Trendspotting: Sex on the Brain

Posted on February 23, 2012 by Angie Argabrite

Looking for a way to get closer to your significant other outside of the bedroom? Find another happy couple to hang with. Friendships can enhance your relationship as you and your partner watch how another couple manages ups and downs. It has also been revealed that the strongest couples have higher levels of the hormone oxytocin, leading men in these pairings to get more sex and women more cuddling. Our propensity for love has also been attributed to our evolutionary drives. Researchers have recently identified a distinct system in the brain for romantic love—set apart from our systems for sex and attachment—leading them to conclude that love is not an emotion but rather a very powerful physical experience.
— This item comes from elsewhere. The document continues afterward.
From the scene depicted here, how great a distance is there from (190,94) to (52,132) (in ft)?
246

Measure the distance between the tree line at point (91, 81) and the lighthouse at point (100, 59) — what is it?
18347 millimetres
Though scientists struggle to explain love’s relation to the brain, there’s no doubt about its connection to the heart. We now know that “broken heart syndrome” is real; a person’s heart attack risk is 21 times higher than normal the day after a loved one dies. And how does sex tie into all this new research? There’s this new theory: Orgasms promote optimal brain health, at the same level as food and exercise, and the dopamine release that accompanies sex is a fast track to an intense bond with a partner. To come to this conclusion, the author of the new book Dirty Minds: How Our Brains Influence Love, Sex and Relationships had her brain scanned during an orgasm while researchers looked on. What’s the saying: It’s a dirty job, but somebody’s got to do it?